> Items
— begin —

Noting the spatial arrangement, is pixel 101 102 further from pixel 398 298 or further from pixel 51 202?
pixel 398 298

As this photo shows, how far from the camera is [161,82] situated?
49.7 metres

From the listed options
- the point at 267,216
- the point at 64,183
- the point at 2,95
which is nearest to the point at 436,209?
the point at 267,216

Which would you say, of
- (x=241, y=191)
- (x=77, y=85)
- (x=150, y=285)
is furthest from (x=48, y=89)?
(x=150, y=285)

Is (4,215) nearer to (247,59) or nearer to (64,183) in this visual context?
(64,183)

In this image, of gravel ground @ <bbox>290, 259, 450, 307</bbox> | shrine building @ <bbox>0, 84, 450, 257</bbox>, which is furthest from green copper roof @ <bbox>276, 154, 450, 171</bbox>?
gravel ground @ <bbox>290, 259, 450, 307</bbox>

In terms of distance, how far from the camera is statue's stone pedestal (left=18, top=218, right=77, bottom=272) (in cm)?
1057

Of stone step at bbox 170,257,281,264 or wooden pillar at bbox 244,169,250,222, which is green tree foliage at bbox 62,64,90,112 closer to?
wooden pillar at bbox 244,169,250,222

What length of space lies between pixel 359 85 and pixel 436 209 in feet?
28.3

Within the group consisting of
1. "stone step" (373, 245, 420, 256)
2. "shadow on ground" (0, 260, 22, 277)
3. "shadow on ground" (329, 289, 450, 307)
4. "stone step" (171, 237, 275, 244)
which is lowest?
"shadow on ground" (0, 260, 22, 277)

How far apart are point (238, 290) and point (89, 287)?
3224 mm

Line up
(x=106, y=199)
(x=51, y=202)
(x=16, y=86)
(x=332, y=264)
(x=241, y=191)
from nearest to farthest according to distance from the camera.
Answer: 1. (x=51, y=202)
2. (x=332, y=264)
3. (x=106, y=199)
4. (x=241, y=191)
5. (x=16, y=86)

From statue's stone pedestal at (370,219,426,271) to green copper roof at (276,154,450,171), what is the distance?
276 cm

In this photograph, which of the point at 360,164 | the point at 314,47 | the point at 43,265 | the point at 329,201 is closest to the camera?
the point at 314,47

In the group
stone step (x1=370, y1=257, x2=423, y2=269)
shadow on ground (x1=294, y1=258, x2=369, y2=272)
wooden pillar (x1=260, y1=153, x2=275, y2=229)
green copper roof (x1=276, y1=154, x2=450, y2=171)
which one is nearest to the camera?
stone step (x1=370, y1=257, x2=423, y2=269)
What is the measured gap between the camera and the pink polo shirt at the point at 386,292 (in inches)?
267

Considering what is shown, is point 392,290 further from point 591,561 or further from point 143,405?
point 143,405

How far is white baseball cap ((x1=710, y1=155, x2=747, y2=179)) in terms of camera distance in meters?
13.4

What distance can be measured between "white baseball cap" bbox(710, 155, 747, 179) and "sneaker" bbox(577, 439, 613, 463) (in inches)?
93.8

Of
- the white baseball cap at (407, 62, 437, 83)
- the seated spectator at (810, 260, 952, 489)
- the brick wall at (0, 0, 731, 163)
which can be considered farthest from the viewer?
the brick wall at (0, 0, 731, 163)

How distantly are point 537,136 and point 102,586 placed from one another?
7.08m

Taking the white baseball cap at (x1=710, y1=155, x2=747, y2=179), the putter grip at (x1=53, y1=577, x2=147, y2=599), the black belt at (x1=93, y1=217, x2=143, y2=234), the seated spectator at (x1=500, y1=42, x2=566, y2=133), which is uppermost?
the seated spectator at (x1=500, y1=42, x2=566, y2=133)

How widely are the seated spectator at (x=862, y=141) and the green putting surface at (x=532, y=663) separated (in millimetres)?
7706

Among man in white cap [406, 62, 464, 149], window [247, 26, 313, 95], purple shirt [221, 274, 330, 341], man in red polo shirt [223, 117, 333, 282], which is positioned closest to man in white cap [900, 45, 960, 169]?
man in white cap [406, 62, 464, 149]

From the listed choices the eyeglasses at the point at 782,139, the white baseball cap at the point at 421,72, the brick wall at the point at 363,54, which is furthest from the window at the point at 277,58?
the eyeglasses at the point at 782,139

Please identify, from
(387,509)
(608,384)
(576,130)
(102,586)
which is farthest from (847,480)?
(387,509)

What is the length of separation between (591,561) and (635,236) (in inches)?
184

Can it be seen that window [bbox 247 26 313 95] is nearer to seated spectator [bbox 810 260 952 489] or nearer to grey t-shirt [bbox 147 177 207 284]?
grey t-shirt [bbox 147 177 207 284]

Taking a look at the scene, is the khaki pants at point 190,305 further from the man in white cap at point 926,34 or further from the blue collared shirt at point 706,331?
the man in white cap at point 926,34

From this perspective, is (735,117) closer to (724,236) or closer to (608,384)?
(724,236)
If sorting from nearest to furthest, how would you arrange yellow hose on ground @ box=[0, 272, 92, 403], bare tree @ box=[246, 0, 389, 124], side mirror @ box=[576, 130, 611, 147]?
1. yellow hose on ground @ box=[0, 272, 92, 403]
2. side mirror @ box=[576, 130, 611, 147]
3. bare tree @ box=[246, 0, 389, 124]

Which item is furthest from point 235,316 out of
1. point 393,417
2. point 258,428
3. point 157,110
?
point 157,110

— end —

> Exercise aim
Transcribe all of the data above verbatim, without altering any line.

> Result for this exercise
Noting the spatial arrangement, is pixel 101 102 further from pixel 398 298 or further from pixel 51 202?
pixel 398 298

As this photo shows, how far from the camera is [161,82] situated?
49.7 metres

From the listed options
- the point at 267,216
- the point at 64,183
- the point at 2,95
which is nearest to the point at 436,209?
the point at 267,216

Which would you say, of
- (x=241, y=191)
- (x=77, y=85)
- (x=150, y=285)
is furthest from (x=48, y=89)?
(x=150, y=285)

Is (4,215) nearer to (247,59) or nearer to (64,183) in this visual context?
(64,183)

In this image, of gravel ground @ <bbox>290, 259, 450, 307</bbox> | shrine building @ <bbox>0, 84, 450, 257</bbox>, which is furthest from green copper roof @ <bbox>276, 154, 450, 171</bbox>?
gravel ground @ <bbox>290, 259, 450, 307</bbox>

In terms of distance, how far from the camera is statue's stone pedestal (left=18, top=218, right=77, bottom=272) (in cm)?
1057

Of stone step at bbox 170,257,281,264 or wooden pillar at bbox 244,169,250,222, which is green tree foliage at bbox 62,64,90,112 closer to?
wooden pillar at bbox 244,169,250,222

What length of space lies between pixel 359 85 and pixel 436 209 in feet?
28.3

Within the group consisting of
1. "stone step" (373, 245, 420, 256)
2. "shadow on ground" (0, 260, 22, 277)
3. "shadow on ground" (329, 289, 450, 307)
4. "stone step" (171, 237, 275, 244)
which is lowest?
"shadow on ground" (0, 260, 22, 277)

How far apart are point (238, 290) and point (89, 287)?
3224 mm

Line up
(x=106, y=199)
(x=51, y=202)
(x=16, y=86)
(x=332, y=264)
(x=241, y=191)
from nearest to farthest according to distance from the camera.
Answer: 1. (x=51, y=202)
2. (x=332, y=264)
3. (x=106, y=199)
4. (x=241, y=191)
5. (x=16, y=86)

From statue's stone pedestal at (370,219,426,271) to green copper roof at (276,154,450,171), what is the distance?
276 cm

In this photograph, which of the point at 360,164 | the point at 314,47 | the point at 43,265 | the point at 329,201 is closest to the camera?
the point at 314,47

In the group
stone step (x1=370, y1=257, x2=423, y2=269)
shadow on ground (x1=294, y1=258, x2=369, y2=272)
wooden pillar (x1=260, y1=153, x2=275, y2=229)
green copper roof (x1=276, y1=154, x2=450, y2=171)
which one is nearest to the camera?
stone step (x1=370, y1=257, x2=423, y2=269)
What is the measured gap between the camera and the pink polo shirt at the point at 386,292 (in inches)?
267

Considering what is shown, is point 392,290 further from point 591,561 or further from point 143,405?
point 143,405

How far is white baseball cap ((x1=710, y1=155, x2=747, y2=179)) in terms of camera distance in meters?
13.4

What distance can be measured between "white baseball cap" bbox(710, 155, 747, 179) and "sneaker" bbox(577, 439, 613, 463) (in inches)?
93.8

Of
- the white baseball cap at (407, 62, 437, 83)
- the seated spectator at (810, 260, 952, 489)
- the brick wall at (0, 0, 731, 163)
which can be considered farthest from the viewer?
the brick wall at (0, 0, 731, 163)

How distantly are point 537,136 and point 102,586 placed from one another?
7.08m

Taking the white baseball cap at (x1=710, y1=155, x2=747, y2=179), the putter grip at (x1=53, y1=577, x2=147, y2=599), the black belt at (x1=93, y1=217, x2=143, y2=234), the seated spectator at (x1=500, y1=42, x2=566, y2=133), which is uppermost?
the seated spectator at (x1=500, y1=42, x2=566, y2=133)

How widely are the seated spectator at (x=862, y=141) and the green putting surface at (x=532, y=663) separated (in millimetres)?
7706

Among man in white cap [406, 62, 464, 149], window [247, 26, 313, 95], purple shirt [221, 274, 330, 341], man in red polo shirt [223, 117, 333, 282], which is positioned closest to man in white cap [900, 45, 960, 169]?
man in white cap [406, 62, 464, 149]

From the listed choices the eyeglasses at the point at 782,139, the white baseball cap at the point at 421,72, the brick wall at the point at 363,54, which is furthest from the window at the point at 277,58?
the eyeglasses at the point at 782,139

Please identify, from
(387,509)
(608,384)
(576,130)
(102,586)
which is farthest from (847,480)?
(387,509)

What is the length of separation between (591,561) and (635,236) (in inches)?
184

Can it be seen that window [bbox 247 26 313 95] is nearer to seated spectator [bbox 810 260 952 489] or nearer to grey t-shirt [bbox 147 177 207 284]?
grey t-shirt [bbox 147 177 207 284]

Taking a look at the scene, is the khaki pants at point 190,305 further from the man in white cap at point 926,34 or further from the blue collared shirt at point 706,331?
the man in white cap at point 926,34

From this perspective, is (735,117) closer to (724,236) or closer to (608,384)?
(724,236)
If sorting from nearest to furthest, how would you arrange yellow hose on ground @ box=[0, 272, 92, 403], bare tree @ box=[246, 0, 389, 124], side mirror @ box=[576, 130, 611, 147]?
1. yellow hose on ground @ box=[0, 272, 92, 403]
2. side mirror @ box=[576, 130, 611, 147]
3. bare tree @ box=[246, 0, 389, 124]

Which item is furthest from point 235,316 out of
1. point 393,417
2. point 258,428
3. point 157,110
?
point 157,110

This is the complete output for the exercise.